• Petikan Teks:
Seorang aktor harus punya pusat perhatian (konsentrasi) dan
bahwa pusat ini seyogyanya tidak berada di tengah tempat latihan. Makin menarik
pusat perhatian, makin sanggup ia memusatkan perhatian. Jelas sekali sebelum
anda sanggup menetapkan titik perhatian yang sedang dan yang jauh, terlebih
dahulu anda harus belajar bagaimana caranya memandang dan melihat benda-benda
di area set. Aktor yang berada di area set, menghayati suatu kehidupa yang
sejati atau imajiner. Kehidupan abstrak ini perhatian dalam diri kita. Tapi ia
tidak mudah untuk dimanfaatkan, karena ia sangat rapuh. Seorang aktor harus
juga seorang pengamat, bukan saja dalam memainkan peran di atas pentas atau
sebuah film, tapi juga dalam kehidupan sehari-hari. Dengan keseluruhan dirinya
ia harus memusatkan pikirannya pada segala yang menarik perhatiannya. Ia harus
memandang sebuah objek, bukan lain, tapi betul-betul dengan mata yang tajam.
Jika tidak, maka seluruh metode kreatifnya akan ternyata mengembang dan tidak
punya hubungan dengan kehidupan. Umumnya orang tidak tahu bagaimana caranya
mengamati tarikna wajah, sorotan mata seseorang dan nada suara untuk dapat
memahami pikiran lawan bicara mereka. Mereka tidak bisa secara aktif memahami
kebenaran kehidupan secara kompleks dan juga tidak sanggup mendengar kan
sedemikian rupa, hingga mereka dapat memahami apa yang mereka dengar. Jika
mereka dapat melakukan ini, kehidupan ini akan jauh lebih baik, lebih mudah dan
kerja kreatif mereka akan lebih kaya, lebih halus dan lebih dalam. Tapi kita
tidak bisa memaksakan pada seseorang sesuatu yang tidak dimilikinya, hanya daya
yang dimilikinya saja yang bisa ia kembangkan.
Latihan Olah Sukma I
Pikiran kadang disebut juga sukma. Bagi seorang aktor. Sukma
harus diolah secara serius selain tubuh dan suaranya. Apabila olah tubuh dan olah suara merupakan latihan-latihan
teknik keteramopilan berbentuk fisik dan bersifat jasmaniah maka olah sukma
merupakan latihan kejiwaan. Olah sukma merupakan pokok atu pendorong utama
lahirnya gerak atau suara dalam suatu proses pemeranan. Olah sukma sering juga
disebut olah rasa atau olah jiwa.

[Baris-baris yang dikutip dari sebuah kumpulan]

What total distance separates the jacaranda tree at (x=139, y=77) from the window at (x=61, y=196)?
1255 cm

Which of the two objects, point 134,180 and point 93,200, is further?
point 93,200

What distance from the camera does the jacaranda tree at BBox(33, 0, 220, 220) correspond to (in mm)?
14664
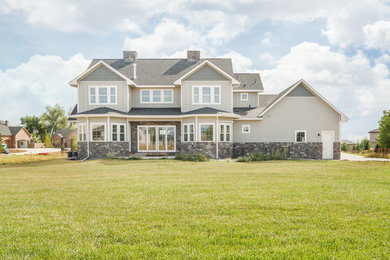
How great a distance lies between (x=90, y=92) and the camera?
25.2 meters

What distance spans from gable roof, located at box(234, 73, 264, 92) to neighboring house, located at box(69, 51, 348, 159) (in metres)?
2.58

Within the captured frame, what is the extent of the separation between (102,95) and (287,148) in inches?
616

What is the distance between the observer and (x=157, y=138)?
2631 cm

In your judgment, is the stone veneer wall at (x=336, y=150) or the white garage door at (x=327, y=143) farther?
the white garage door at (x=327, y=143)

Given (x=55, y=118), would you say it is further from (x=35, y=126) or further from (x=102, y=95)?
(x=102, y=95)

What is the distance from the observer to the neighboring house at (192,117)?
24.1 metres

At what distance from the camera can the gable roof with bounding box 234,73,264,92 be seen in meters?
28.6

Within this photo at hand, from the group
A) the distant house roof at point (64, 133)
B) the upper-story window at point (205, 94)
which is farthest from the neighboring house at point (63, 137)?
the upper-story window at point (205, 94)

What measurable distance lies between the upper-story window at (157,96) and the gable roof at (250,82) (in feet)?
20.8

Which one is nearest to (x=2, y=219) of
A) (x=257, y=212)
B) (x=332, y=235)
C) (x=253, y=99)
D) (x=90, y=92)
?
(x=257, y=212)

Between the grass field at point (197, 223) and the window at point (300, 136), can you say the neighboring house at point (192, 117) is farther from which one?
the grass field at point (197, 223)

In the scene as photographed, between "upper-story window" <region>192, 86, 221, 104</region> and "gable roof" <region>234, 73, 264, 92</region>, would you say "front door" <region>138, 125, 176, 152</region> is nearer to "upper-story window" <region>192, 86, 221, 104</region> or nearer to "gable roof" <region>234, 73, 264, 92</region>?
"upper-story window" <region>192, 86, 221, 104</region>

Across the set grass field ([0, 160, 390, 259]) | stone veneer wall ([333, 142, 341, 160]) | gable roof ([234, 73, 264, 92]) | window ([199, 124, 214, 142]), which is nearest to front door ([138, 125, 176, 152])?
window ([199, 124, 214, 142])

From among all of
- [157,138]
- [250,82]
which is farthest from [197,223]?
[250,82]
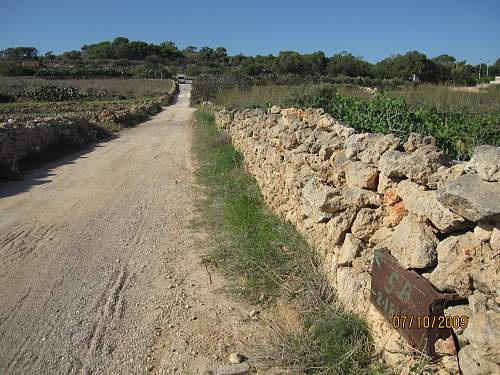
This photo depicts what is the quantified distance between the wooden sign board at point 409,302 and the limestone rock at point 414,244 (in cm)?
7


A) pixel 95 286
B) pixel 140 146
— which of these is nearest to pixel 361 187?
pixel 95 286

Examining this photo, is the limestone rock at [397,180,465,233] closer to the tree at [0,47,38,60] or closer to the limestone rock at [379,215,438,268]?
the limestone rock at [379,215,438,268]

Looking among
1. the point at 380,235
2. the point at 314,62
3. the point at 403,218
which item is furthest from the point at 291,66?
the point at 403,218

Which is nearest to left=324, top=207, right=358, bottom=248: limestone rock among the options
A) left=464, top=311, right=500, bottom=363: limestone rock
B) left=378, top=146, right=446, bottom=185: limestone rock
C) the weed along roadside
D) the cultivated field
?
the weed along roadside

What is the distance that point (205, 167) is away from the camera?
1068 centimetres

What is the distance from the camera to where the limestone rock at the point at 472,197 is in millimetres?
2256

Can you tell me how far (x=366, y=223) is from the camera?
3670 millimetres

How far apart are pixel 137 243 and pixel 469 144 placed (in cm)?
450

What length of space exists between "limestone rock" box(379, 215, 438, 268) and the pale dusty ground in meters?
1.68

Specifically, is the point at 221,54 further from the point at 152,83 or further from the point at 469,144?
the point at 469,144

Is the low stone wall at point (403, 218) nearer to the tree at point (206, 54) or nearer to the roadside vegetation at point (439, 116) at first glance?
the roadside vegetation at point (439, 116)

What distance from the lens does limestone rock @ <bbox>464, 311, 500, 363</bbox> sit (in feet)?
6.95

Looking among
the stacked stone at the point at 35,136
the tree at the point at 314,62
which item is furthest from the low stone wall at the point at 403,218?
the tree at the point at 314,62

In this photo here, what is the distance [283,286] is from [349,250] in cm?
100
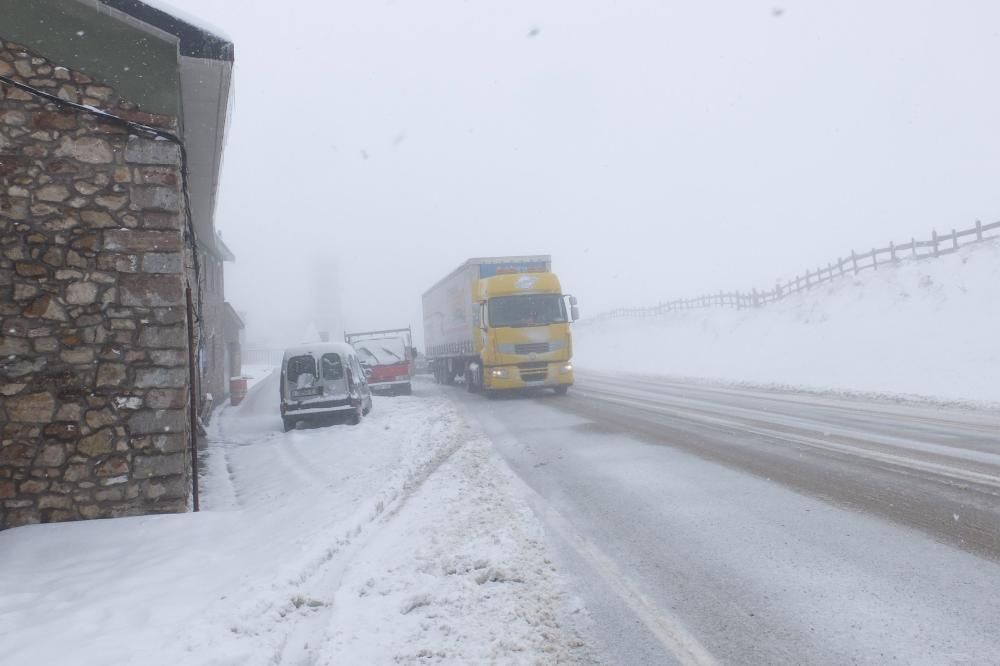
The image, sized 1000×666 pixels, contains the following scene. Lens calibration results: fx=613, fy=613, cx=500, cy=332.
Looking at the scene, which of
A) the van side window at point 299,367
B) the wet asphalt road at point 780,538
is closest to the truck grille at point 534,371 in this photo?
the van side window at point 299,367

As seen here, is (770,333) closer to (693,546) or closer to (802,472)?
(802,472)

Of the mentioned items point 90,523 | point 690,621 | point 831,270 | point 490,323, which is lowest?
point 690,621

• Yang Harus Dikerjakan:
1) Menurut petikan tentang seni peran, apa sebutan lain untuk olah sukma?
2) Salin ulang bagian petikan tentang seni peran di antara "Latihan Olah Sukma" dan "atau olah jiwa.", termasuk kedua ujungnya.
3) Alihkan kalimat berikut dari petikan tentang seni peran ke dalam bahasa Inggris: "Seorang aktor harus juga seorang pengamat, bukan saja dalam memainkan peran di atas pentas atau sebuah film, tapi juga dalam kehidupan sehari-hari."

• Jawaban Tiap Tugas:
1) Olah rasa atau olah jiwa.

2)
Latihan Olah Sukma I
Pikiran kadang disebut juga sukma. Bagi seorang aktor. Sukma
harus diolah secara serius selain tubuh dan suaranya. Apabila olah tubuh dan olah suara merupakan latihan-latihan
teknik keteramopilan berbentuk fisik dan bersifat jasmaniah maka olah sukma
merupakan latihan kejiwaan. Olah sukma merupakan pokok atu pendorong utama
lahirnya gerak atau suara dalam suatu proses pemeranan. Olah sukma sering juga
disebut olah rasa atau olah jiwa.

3) An actor must also be an observer, not only when playing a role on stage or in a film, but also in everyday life.